Pollinator stewardship centers on maintaining healthy managed bee colonies, minimizing pesticide exposure, and conserving and supplementing pollinator habitat. Many of the principals discussed below apply equally to urban or rural areas.
Honey Bee Decline and CCD
Since 2006 U.S. beekeepers have been experiencing annual winter colony die-offs of around 30%. Although hive numbers can be quickly restored in spring by splitting surviving colonies, the extra labor and expense are unsustainable and pose a threat to the long-term availability of colonies for spring pollination. Many factors have been implicated in bee decline, but scientists agree that the most important ones include:
· parasitic varroa mites
· viruses spread by varroa mites
· pesticide exposure
While the media and general public may refer to bee decline as “Colony Collapse Disorder” (CCD), this term is better reserved for those cases where large numbers of adult bees disappear from a colony during active times of the year. Whether from winter die-off, CCD, or other malady, the health of honey bees has suffered greatly in recent years.
The Role of Beekeepers
Regardless of the number of hives maintained, the responsibility for the health and welfare of those bees rests ultimately with the beekeeper. This responsibility includes taking steps to ensure that bees are healthy, practicing good neighbor skills, and protecting bees from pesticide exposure.

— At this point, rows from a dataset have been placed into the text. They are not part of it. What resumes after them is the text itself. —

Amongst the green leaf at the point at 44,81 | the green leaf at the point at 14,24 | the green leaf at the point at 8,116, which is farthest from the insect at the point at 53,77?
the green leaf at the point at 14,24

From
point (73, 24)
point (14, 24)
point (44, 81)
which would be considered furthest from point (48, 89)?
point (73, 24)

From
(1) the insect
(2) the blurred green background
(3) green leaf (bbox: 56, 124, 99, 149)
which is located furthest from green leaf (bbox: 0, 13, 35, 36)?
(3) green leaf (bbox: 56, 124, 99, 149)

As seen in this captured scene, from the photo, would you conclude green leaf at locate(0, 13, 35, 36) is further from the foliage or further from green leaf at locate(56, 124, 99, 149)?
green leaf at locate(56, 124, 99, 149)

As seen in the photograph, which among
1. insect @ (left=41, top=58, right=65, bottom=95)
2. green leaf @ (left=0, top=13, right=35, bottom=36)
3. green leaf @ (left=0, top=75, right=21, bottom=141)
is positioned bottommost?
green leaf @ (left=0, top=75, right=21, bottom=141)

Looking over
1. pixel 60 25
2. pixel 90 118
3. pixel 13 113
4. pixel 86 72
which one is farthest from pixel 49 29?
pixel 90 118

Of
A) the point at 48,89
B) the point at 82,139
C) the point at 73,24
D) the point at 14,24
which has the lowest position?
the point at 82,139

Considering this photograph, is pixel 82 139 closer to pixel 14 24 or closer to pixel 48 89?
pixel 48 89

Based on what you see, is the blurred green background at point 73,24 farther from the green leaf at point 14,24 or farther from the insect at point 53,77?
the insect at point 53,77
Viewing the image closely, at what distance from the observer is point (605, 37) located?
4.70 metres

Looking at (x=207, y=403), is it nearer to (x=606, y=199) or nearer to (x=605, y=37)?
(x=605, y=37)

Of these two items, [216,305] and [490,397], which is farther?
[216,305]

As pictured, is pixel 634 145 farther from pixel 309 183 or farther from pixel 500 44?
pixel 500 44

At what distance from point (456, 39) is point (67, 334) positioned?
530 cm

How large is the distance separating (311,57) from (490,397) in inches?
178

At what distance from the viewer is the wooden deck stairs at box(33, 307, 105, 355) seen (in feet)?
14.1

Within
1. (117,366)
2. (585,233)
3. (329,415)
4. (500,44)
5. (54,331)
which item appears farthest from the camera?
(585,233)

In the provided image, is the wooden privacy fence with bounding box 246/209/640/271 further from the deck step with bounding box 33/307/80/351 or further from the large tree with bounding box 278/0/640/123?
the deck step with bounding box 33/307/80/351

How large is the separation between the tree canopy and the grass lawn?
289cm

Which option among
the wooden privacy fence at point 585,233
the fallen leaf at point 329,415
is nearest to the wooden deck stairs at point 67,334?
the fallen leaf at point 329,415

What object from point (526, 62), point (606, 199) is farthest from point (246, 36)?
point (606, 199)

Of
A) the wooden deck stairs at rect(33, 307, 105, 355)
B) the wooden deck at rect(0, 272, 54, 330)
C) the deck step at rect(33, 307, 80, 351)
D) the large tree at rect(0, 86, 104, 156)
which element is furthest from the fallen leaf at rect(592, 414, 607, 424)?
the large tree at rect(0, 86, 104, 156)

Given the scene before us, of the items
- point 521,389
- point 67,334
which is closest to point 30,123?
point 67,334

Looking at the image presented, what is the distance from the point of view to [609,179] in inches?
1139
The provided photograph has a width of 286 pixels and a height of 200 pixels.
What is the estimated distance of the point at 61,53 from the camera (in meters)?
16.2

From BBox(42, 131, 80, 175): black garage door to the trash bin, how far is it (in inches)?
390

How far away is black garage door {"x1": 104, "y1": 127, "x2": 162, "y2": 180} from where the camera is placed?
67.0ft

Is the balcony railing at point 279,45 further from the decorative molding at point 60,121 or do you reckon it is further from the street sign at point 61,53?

Keeping Honey Bees Healthy
· Year-round, be sure that colonies are adequately provisioned with honey and pollen. Feed supplemental sugar syrup or protein supplement if natural supplies are low.
· Replace failing queens at earliest opportunity.
· Make varroa mite control the top priority. Reduce mite pressure on bees by using screen hive floors and genetically mite-resistant queen stock.
· Treat colonies for varroa mites no later than the end of July. It’s especially important that the bees are healthy that will be forming the future winter cluster.
· Consider doing an additional varroa mite treatment in late winter / early spring to further safeguard bee health.
· Use only currently labeled miticides and prioritize use of miticides that have no known deadly interactions; these include Apivar (amitraz), Api-Life VAR (thymol), and ApiGuard (thymol).
· Do not use the miticides Apistan (tau-fluvalinate or fluvalinate) and Check-Mite (coumaphos) together or in quick succession as bee-lethal synergies may result.
· Similarly, avoid treating bees with Apistan or Check-Mite anytime they might encounter the agricultural fungicides prochloraz or chlorothalonil in the field.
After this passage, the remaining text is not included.